======== VORGEGEBENER TEXTAUSZUG

Großen Wert legte Treuchtlingens Bürgermeister Werner Baum in seiner diesjährigen Haushaltsrede auf den Hinweis, dass der Etat für das Jahr 2019 „gemeinsam erarbeitet“ worden sei. In zwei nichtöffentlichen und einer öffentlichen Sitzung seien alle strittigen Punkte mit allen Stadtratsfraktionen transparent besprochen worden. „Unaufschiebbare Projekte“ sind für das Stadtoberhaupt der Neubau der Senefelder-Schule, die Modernisierung der Therme und die Abwicklung des Krankenhauses. Jeweils gut eine Million Euro im Jahr will die Stadt durch die beiden letzteren Maßnahmen künftig einsparen.

Erfreut zeigte sich der Rathauschef darüber, dass die Kommune in den vergangenen fünf Jahren von den geplanten 24,8 Millionen Euro Neuverschuldung „nur“ 13,8 Millionen tatsächlich aufnehmen musste. Investitionsschwerpunkte seien heuer der Wohnungsbau (knapp 2,5 Millionen Euro für Grunderwerb und Erschließungen), die Bezuschussung der Therme (3,0 Millionen), der Kanalbau (2,1 Millionen), die neuen Feuerwehrhäuser (1,2 Millionen), die Sanierung der Promenadenbrücke (300.000), der DSL-Ausbau (634.000) sowie die Erweiterung des Reisemobilstellplatzes (320.000) und des Wettelsheimer Kindergartens (650.000).

================

ARBEITSANWEISUNGEN:
**A.** Welchen Betrag an Neuverschuldung musste die Kommune laut dem Textauszug zum Treuchtlinger Haushalt in den vergangenen fünf Jahren tatsächlich aufnehmen?
**B.** Übertragen Sie den Satz „In zwei nichtöffentlichen und einer öffentlichen Sitzung seien alle strittigen Punkte mit allen Stadtratsfraktionen transparent besprochen worden.“ aus dem Textauszug zum Treuchtlinger Haushalt ins Englische.
Die anschließende Auflistung ist eigenständiges Material und gehört nicht zum Textauszug.

======== QUELLENMATERIAL

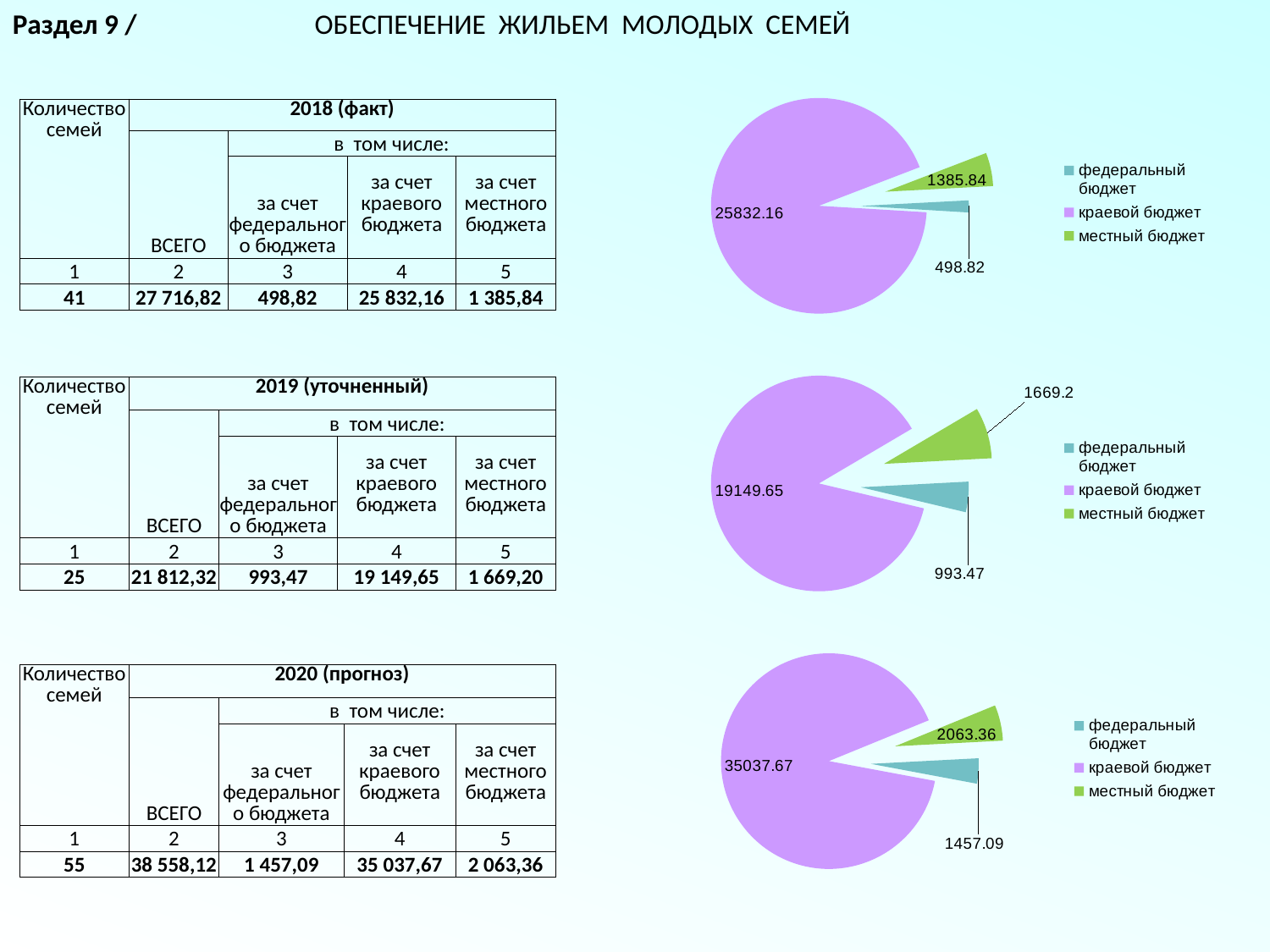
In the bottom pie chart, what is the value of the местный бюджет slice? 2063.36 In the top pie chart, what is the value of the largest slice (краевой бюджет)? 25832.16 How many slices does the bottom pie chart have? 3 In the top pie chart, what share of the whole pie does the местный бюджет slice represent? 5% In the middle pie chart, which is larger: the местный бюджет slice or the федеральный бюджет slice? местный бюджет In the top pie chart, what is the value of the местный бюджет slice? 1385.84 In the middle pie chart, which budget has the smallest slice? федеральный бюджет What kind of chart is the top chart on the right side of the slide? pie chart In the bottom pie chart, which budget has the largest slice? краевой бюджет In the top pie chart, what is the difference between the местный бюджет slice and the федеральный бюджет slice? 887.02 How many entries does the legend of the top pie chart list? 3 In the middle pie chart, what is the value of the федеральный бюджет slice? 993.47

================

ERGEBNISSE:
**A.** 13,8 Millionen Euro.

**B.** In two closed sessions and one public session, all contentious points had been discussed transparently with all of the city council's party groups.